TEXT SHOWN

Segment Open

Convolution Integral

To find the inverse Laplace transform, partial fraction decomposition is very useful, but sometimes it can be very difficult to find the partial fraction decomposition, so there are cases where the inverse Laplace transform can be found with the help of the convolution integral.

Definition. Let ${f{{\left({t}\right)}}}$ and ${g{{\left({t}\right)}}}$ are functions on ${\left[{0},\infty\right)}$; then, the convolution integral of ${f{{\left({t}\right)}}}$ and ${g{{\left({t}\right)}}}$ is ${\left({f{\star}}{g}\right)}{\left({t}\right)}={\int_{{0}}^{{t}}}{f{{\left({t}-\tau\right)}}}{g{{\left(\tau\right)}}}{d}\tau$.

One property of the convolution integral is that ${\left({f{\star}}{g}\right)}{\left({t}\right)}={\left({g{\star}}{f}\right)}{\left({t}\right)}$.

Proof.

${\left({f{\star}}{g}\right)}{\left({t}\right)}={\int_{{0}}^{{t}}}{f{{\left({t}-\tau\right)}}}{g{{\left(\tau\right)}}}{d}\tau$

Now, use the change of variable: let ${t}-\tau={u}$ (or $\tau={t}-{u}$ ); then, ${d}\tau=-{d}{u}$. Since $\tau$ is changing from ${0}$ to ${t}$, ${u}$ is changing from ${t}-{0}={t}$ to ${t}-{t}={0}$.

Segment Closed

TASK REQUIREMENTS
[1] Please repeat the stretch of the convolution integral text from "To find the inverse" through "the convolution integral.".
[2] Why does the convolution integral text say one might turn to the convolution integral to find an inverse Laplace transform?
The lines after this point come from a separate source.

DATASET CONTENT
Segment Open

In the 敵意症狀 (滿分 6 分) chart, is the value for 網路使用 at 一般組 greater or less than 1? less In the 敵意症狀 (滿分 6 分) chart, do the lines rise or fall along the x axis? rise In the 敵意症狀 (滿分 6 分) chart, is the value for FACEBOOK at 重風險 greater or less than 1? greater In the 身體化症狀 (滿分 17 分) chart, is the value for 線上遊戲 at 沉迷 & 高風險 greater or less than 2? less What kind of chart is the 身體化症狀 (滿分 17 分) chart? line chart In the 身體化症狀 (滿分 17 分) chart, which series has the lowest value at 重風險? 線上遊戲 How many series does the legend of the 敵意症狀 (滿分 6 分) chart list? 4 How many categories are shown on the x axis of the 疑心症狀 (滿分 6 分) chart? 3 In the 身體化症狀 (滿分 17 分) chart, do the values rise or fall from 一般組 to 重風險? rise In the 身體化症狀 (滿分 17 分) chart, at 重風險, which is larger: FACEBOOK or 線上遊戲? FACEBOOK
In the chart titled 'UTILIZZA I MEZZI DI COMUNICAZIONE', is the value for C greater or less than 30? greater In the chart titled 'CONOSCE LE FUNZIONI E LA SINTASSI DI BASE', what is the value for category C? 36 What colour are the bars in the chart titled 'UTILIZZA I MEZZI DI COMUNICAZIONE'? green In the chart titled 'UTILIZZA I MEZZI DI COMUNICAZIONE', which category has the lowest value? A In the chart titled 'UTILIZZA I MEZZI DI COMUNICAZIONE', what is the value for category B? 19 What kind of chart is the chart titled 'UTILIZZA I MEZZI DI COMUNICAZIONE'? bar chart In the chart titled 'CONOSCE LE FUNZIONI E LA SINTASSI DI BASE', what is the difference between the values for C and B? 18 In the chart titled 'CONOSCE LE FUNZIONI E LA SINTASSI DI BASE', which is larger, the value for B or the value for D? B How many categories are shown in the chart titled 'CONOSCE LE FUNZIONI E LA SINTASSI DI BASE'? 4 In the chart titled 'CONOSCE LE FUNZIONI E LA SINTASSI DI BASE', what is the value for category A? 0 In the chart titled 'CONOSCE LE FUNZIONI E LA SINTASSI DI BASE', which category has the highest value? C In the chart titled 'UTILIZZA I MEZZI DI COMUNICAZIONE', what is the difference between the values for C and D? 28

Segment Closed

ANSWERS TO EACH TASK
[1]
To find the inverse Laplace transform, partial fraction decomposition is very useful, but sometimes it can be very difficult to find the partial fraction decomposition, so there are cases where the inverse Laplace transform can be found with the help of the convolution integral.

[2] Partial fraction decomposition is very useful for finding an inverse Laplace transform, but it can sometimes be very difficult to find. In those cases, the convolution integral can help find the inverse Laplace transform.